# LESETEXT
Q2/2018 - Shanghai Cooperation Organisation (SCO) / BRICS

SCO-Gipfeltreffen, Tsingtao, Juni 2018

An dem 10. Gipfeltreffen der 2008 gegründeten Shanghai Cooperation Organization (SCO) im chinesischen Tsingtao nahmen neben dem chinesischen Präsidenten Xi Jinping als Gastgeber auch der russische Präsident Wladimir Putin und der indische Präsident Norradim Modi teil. Indien und Pakistan waren erst Anfang 2018 der SCO beigetreten.

  1. Das Thema Internet Governance spielt im Rahmen der SCO seit einigen Jahre eine Rolle. Vor allem Russland versucht, die SCO als eine Plattform zu nutzen, um ihren in der UNO eingebrachten Vorschlag für eine internationale Cybersicherheitskonvention zu befördern. Innerhalb der SCO gibt es eine „SCO Working Group on International Information Security“, die bei ihrer letzten Sitzung im Januar 2018 in Wuhan eine Stärkung der Rolle der Vereinten Nationen beim Thema Internet Governance gefordert hatte.

# DATENTEIL
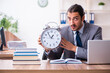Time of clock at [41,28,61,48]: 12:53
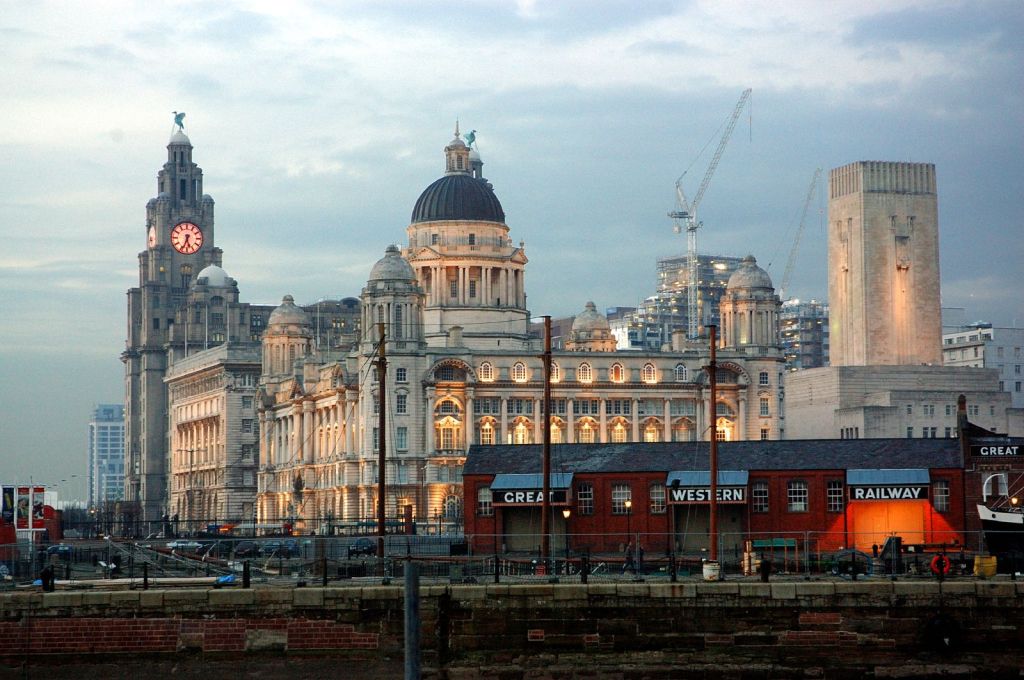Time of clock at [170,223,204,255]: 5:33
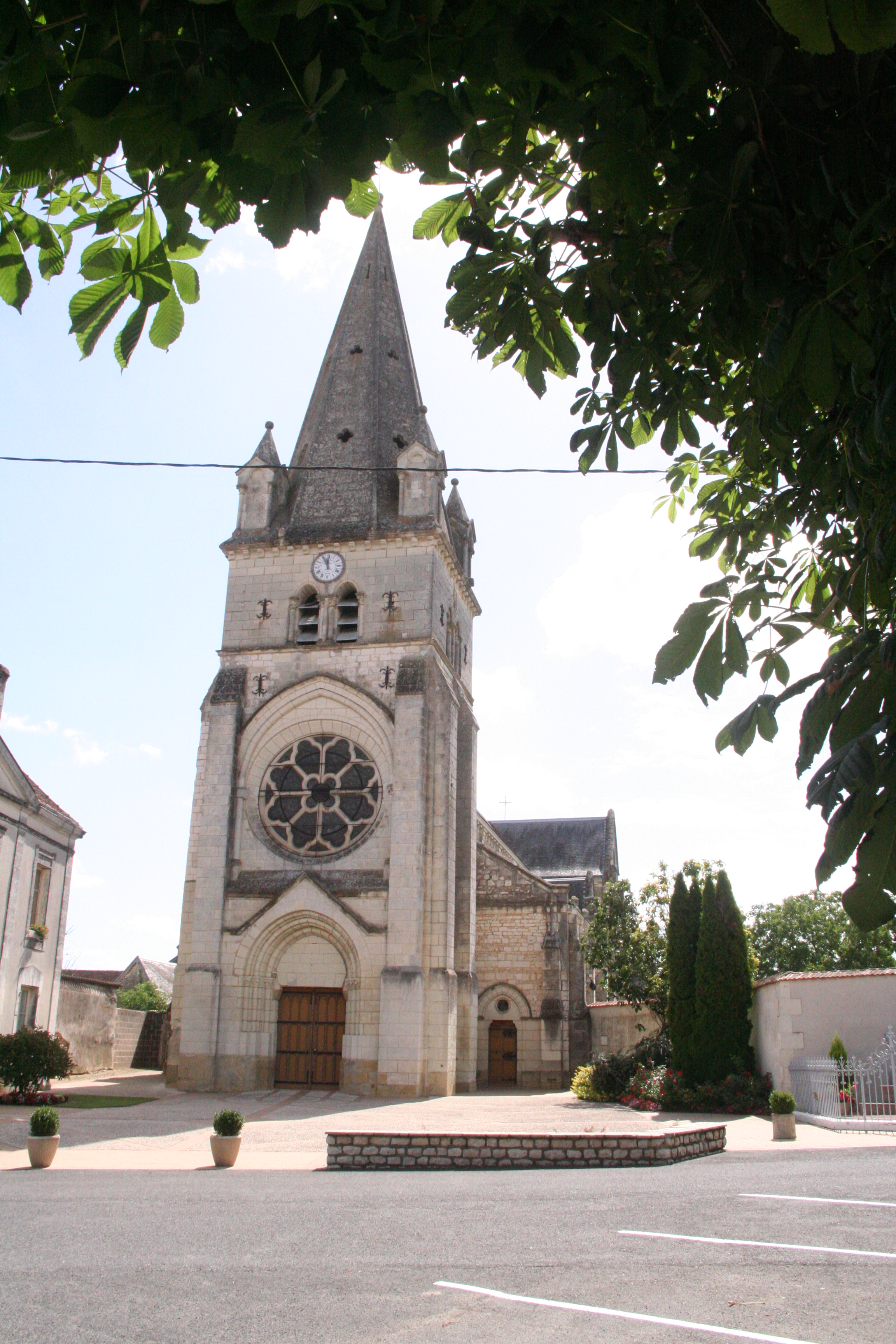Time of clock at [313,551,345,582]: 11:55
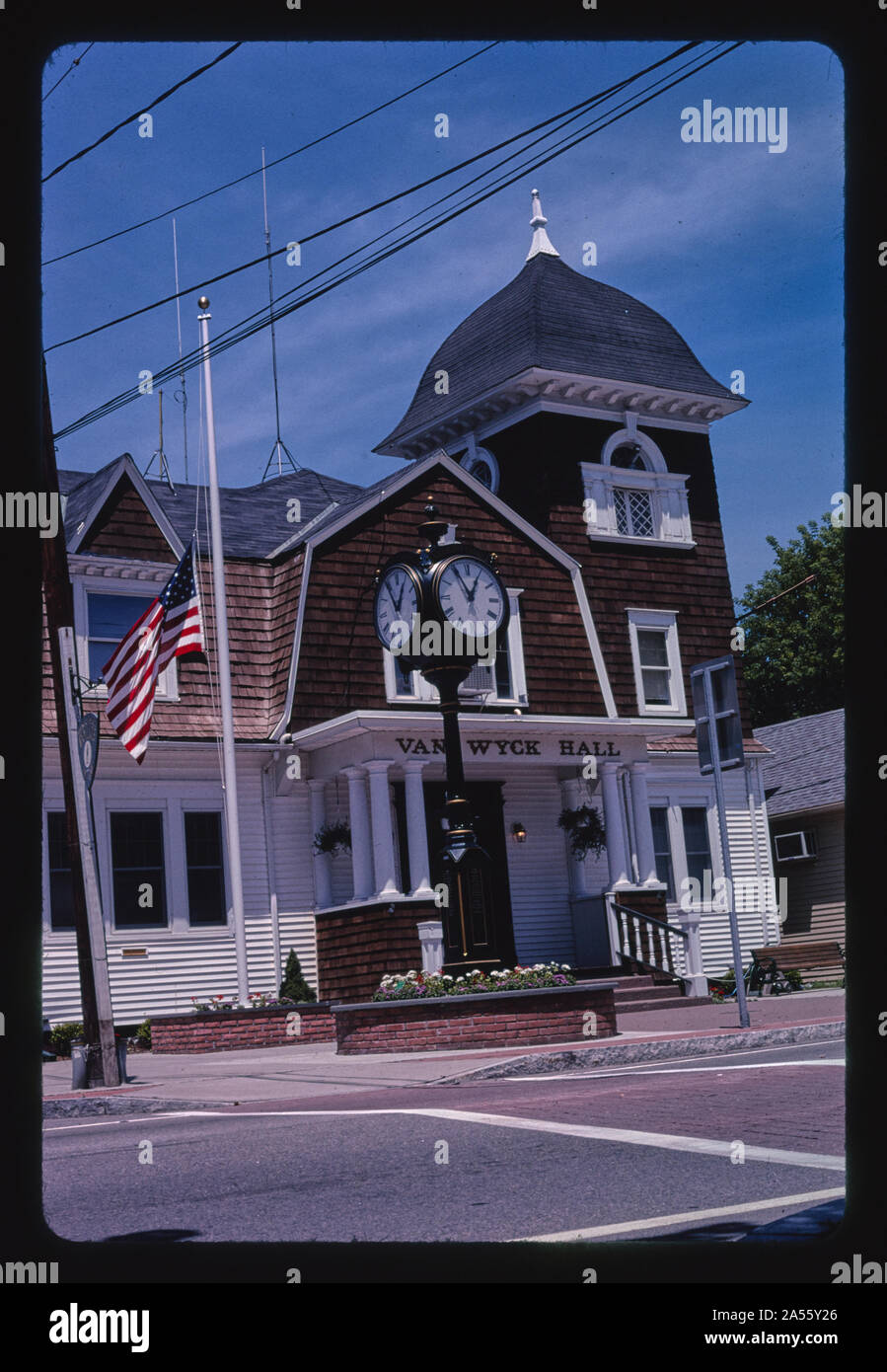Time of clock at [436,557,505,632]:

# AUFGABEN
**1)** Wann und wo hatte die „SCO Working Group on International Information Security“ laut Lesetext ihre letzte Sitzung?
**2)** Gib im Lesetext den Abschnitt von „Q2/2018 - Shanghai“ bis „der SCO beigetreten.“ noch einmal wieder und setze dabei überall „Qingdao“ an die Stelle von „Tsingtao“.
Die Daten braucht man hier nicht.

# ANTWORTEN
**1)** Im Januar 2018 in Wuhan.

**2)**
Q2/2018 - Shanghai Cooperation Organisation (SCO) / BRICS

SCO-Gipfeltreffen, Qingdao, Juni 2018

An dem 10. Gipfeltreffen der 2008 gegründeten Shanghai Cooperation Organization (SCO) im chinesischen Qingdao nahmen neben dem chinesischen Präsidenten Xi Jinping als Gastgeber auch der russische Präsident Wladimir Putin und der indische Präsident Norradim Modi teil. Indien und Pakistan waren erst Anfang 2018 der SCO beigetreten.